:: Stored records ::
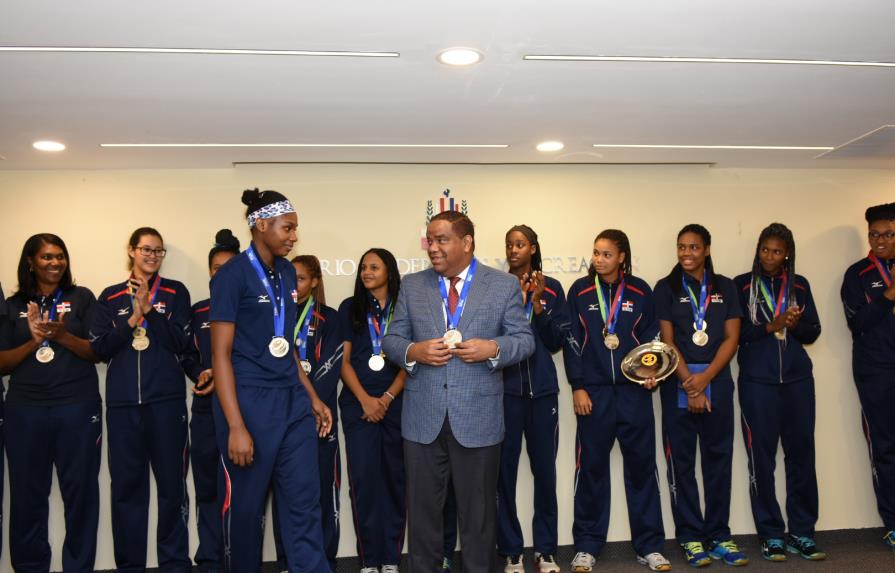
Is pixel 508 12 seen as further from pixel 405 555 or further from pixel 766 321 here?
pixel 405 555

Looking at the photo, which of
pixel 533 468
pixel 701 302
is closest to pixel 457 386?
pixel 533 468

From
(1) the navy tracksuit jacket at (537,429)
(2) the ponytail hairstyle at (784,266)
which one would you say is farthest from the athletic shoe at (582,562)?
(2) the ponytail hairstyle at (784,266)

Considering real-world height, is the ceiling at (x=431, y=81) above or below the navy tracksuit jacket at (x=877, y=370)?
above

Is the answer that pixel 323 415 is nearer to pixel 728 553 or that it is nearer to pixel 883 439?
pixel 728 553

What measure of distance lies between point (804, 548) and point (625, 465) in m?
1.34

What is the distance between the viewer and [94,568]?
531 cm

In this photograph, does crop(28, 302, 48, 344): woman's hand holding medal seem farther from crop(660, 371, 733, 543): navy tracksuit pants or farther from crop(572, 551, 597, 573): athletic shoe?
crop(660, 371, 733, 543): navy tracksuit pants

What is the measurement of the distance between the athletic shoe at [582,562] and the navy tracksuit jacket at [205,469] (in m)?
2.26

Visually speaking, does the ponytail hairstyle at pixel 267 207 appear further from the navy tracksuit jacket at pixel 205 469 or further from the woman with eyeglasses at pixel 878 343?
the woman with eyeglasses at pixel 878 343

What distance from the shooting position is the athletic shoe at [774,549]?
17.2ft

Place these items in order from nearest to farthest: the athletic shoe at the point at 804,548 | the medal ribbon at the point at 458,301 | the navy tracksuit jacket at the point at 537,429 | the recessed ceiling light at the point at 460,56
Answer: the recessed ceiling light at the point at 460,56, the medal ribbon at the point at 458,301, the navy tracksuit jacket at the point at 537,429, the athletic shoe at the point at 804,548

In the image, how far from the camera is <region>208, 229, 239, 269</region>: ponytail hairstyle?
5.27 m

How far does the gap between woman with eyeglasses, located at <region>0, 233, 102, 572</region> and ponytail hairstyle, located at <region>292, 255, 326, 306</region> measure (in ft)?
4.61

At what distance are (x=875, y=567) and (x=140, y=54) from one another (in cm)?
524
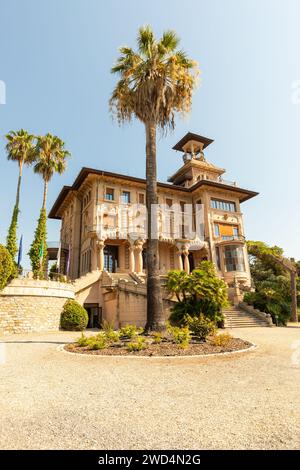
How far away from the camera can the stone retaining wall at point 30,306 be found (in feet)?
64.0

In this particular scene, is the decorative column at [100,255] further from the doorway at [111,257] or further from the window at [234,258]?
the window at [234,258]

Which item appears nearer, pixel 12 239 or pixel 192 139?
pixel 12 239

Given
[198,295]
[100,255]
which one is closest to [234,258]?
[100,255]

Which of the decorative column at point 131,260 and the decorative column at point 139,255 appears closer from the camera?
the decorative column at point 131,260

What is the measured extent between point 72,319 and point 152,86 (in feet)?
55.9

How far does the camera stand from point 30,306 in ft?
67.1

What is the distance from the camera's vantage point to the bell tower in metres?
:::
:: Stored records ::
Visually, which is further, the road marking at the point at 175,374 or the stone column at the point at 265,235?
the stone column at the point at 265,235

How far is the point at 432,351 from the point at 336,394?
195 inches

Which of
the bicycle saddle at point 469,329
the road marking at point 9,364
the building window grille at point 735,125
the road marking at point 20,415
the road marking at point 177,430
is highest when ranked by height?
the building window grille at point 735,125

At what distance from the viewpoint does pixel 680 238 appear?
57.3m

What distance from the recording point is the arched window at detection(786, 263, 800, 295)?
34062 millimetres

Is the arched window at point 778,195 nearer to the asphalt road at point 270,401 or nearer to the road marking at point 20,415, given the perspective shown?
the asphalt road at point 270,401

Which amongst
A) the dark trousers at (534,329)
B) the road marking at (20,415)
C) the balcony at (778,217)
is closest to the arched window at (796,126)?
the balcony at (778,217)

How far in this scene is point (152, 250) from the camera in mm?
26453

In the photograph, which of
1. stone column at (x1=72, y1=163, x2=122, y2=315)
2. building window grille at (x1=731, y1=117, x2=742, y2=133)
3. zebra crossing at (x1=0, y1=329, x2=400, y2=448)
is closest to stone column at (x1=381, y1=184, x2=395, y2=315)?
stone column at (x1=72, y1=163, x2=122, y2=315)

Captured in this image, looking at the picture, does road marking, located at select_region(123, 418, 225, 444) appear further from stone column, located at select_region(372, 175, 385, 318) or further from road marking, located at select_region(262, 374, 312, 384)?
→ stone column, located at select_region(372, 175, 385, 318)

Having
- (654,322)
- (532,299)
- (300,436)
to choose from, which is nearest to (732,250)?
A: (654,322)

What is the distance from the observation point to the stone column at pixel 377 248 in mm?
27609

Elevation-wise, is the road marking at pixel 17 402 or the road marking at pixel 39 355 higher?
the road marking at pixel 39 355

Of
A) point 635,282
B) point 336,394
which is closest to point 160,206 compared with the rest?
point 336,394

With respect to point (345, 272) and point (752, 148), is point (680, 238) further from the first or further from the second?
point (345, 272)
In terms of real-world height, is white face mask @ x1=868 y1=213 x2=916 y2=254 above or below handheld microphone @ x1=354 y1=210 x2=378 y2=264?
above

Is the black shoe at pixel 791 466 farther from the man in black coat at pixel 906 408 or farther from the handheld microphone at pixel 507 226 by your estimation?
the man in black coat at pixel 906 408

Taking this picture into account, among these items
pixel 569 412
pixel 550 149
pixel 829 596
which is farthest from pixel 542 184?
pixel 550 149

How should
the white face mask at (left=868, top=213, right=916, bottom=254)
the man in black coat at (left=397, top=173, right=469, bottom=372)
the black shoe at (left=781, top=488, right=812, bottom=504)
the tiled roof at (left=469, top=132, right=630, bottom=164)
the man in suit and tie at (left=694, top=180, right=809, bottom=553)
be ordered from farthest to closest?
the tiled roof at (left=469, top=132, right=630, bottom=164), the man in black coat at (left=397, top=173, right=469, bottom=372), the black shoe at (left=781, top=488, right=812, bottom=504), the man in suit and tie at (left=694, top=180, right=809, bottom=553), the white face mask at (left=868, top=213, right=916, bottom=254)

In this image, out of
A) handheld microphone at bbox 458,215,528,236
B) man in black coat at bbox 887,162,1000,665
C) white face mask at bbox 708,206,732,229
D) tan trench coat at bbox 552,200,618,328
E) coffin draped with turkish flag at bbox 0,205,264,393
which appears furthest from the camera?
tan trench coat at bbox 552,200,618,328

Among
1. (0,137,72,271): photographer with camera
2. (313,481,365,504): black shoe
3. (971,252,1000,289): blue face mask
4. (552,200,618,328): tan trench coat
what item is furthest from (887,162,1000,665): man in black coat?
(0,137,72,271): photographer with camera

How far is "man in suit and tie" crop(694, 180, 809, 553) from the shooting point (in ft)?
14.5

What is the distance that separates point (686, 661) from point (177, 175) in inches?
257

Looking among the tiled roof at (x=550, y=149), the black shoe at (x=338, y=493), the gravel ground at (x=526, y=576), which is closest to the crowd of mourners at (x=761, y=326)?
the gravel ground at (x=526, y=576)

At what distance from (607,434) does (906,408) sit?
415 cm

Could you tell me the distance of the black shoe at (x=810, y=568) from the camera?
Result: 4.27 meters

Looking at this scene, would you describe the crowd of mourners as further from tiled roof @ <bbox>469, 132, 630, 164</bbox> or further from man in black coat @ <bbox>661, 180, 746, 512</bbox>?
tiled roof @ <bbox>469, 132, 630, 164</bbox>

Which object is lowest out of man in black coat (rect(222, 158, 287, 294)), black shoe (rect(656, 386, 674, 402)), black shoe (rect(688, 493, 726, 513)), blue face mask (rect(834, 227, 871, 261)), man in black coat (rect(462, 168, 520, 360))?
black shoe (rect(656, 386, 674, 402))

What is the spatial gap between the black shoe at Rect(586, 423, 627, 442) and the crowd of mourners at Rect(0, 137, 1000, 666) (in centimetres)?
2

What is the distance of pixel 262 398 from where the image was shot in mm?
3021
:::
Stated goal
Update the listing from the line containing "In this image, out of" down through the line containing "which appears furthest from the camera?", swapping "handheld microphone" for "wireless microphone" and keeping everything else the same. Return only those lines.

Written answer
In this image, out of
A) wireless microphone at bbox 458,215,528,236
B) man in black coat at bbox 887,162,1000,665
C) white face mask at bbox 708,206,732,229
D) tan trench coat at bbox 552,200,618,328
E) coffin draped with turkish flag at bbox 0,205,264,393
which appears furthest from the camera?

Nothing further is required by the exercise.